Thorup John R, Johnston Sarah A, Haines Moe, Sedodo Edwin, O'Neill Kathleen, Drapkin Ronald, Udeshi Namrata D, Gillette Michael A, Carr Steven A, Satpathy Shankha
Broad Institute of MIT and Harvard, Cambridge, MA, USA.
Perelman School of Medicine, University of Pennsylvania, Philadelphia, PA, USA.
bioRxiv. 2025 Jul 20:2025.07.18.664488. doi: 10.1101/2025.07.18.664488.
Cell surface proteins (CSPs) regulate key cellular functions and represent valuable targets for diagnostics and therapeutics. Despite advances in proteomic workflows, CSP analysis from cryopreserved or low-input clinical samples remains limited by technical constraints, including reduced membrane integrity, inefficient labeling, and high background. To address these challenges, we optimized and benchmarked two complementary surface enrichment strategies compatible with low-input applications (fewer than 1 million cells) and real-world sample types, including fresh, viably cryopreserved, and dissociated solid tissues. We systematically compared oxidation-based N-glycoprotein capture and WGA-HRP-mediated proximity labeling across a range of input amounts using both solid tumor (A549) and hematologic cancer (KMS-12-BM) cell lines. The N-glycopeptide method yielded superior specificity in low-input contexts, while WGA-HRP captured complementary CSP subsets. Together, the methods identified more than 700 CSPs, with approximately 175 unique identifications per protocol. Both workflows detected dynamic EGFR internalization following EGF stimulation and maintained high reproducibility (Pearson correlation greater than 0.9) between fresh and cryopreserved preparations.
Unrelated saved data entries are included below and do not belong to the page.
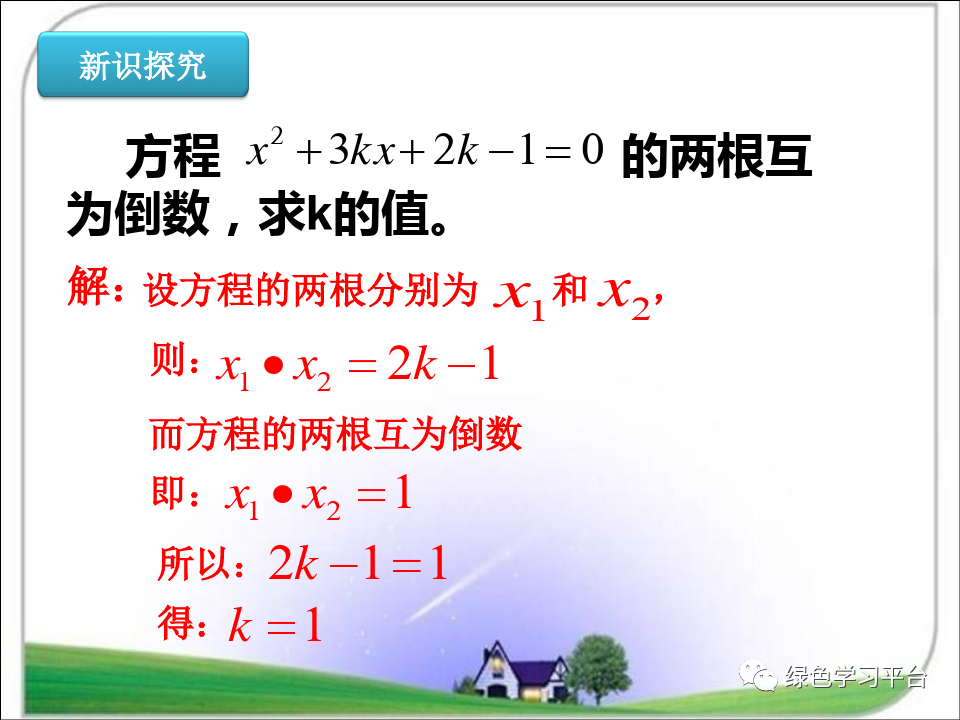 新识探究

方程 $x^2+3kx+2k-1=0$ 的两根互为倒数，求k的值。

解：设方程的两根分别为 $x_1$ 和 $x_2$，

则：$x_1 \bullet x_2 = 2k-1$

而方程的两根互为倒数

即：$x_1 \bullet x_2 = 1$

所以：$2k-1=1$

得：$k=1$

绿色学习平台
To extend these findings to tissue-derived samples, we optimized dissociation protocols for healthy endometrium and applied the N-glycopeptide method to cryopreserved dissociated endometrium from three healthy donors. Enzymatic dissociation enabled accurate CSP profiling from fewer than 1 to 2 million cells. This study provides a systematic comparison of two leading surface proteomics approaches, validates their performance on cryopreserved and low-input specimens, and demonstrates applicability to clinically relevant tissues. Our optimized workflows enable robust surfaceome characterization in translational settings where sample quantity and preservation methods are often limiting, opening new avenues for biomarker discovery and patient stratification.
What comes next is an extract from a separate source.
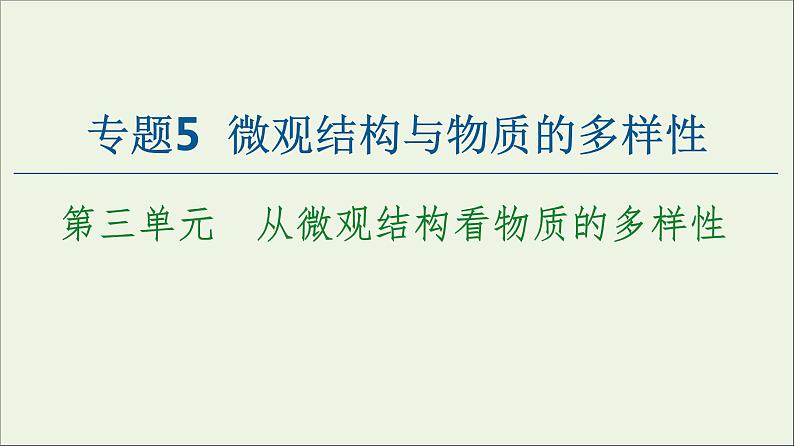 专题5 微观结构与物质的多样性

第三单元 从微观结构看物质的多样性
细胞表面蛋白(CSPs)调节关键的细胞功能,是诊断和治疗的重要靶点。尽管蛋白质组学工作流程取得了进展,但从冷冻保存或低输入量的临床样本中进行CSP分析仍然受到技术限制,包括膜完整性降低、标记效率低下和背景噪音高。为了应对这些挑战,我们优化并对比了两种互补的表面富集策略,它们适用于低输入量应用(少于100万个细胞)和实际样本类型,包括新鲜的、可存活冷冻保存的以及解离的实体组织。我们使用实体瘤(A549)和血液系统癌症(KMS-12-BM)细胞系,在一系列输入量下系统地比较了基于氧化的N-糖蛋白捕获和WGA-HRP介导的邻近标记。N-糖肽方法在低输入量情况下具有更高的特异性,而WGA-HRP捕获了互补的CSP子集。这两种方法共鉴定出700多种CSP,每个方案约有175个独特鉴定。两种工作流程都检测到了EGF刺激后EGFR的动态内化,并在新鲜和冷冻保存的样本之间保持了高重现性(皮尔逊相关系数大于0.9)。为了将这些发现扩展到组织来源的样本,我们优化了健康子宫内膜的解离方案,并将N-糖肽方法应用于来自三名健康供体的冷冻保存的解离子宫内膜。酶解能够从少于100万至200万个细胞中准确进行CSP分析。本研究系统比较了两种领先的表面蛋白质组学方法,验证了它们在冷冻保存和低输入量样本上的性能,并证明了其在临床相关组织中的适用性。我们优化的工作流程能够在样本数量和保存方法通常受限的转化环境中进行强大的表面组表征,为生物标志物发现和患者分层开辟了新途径。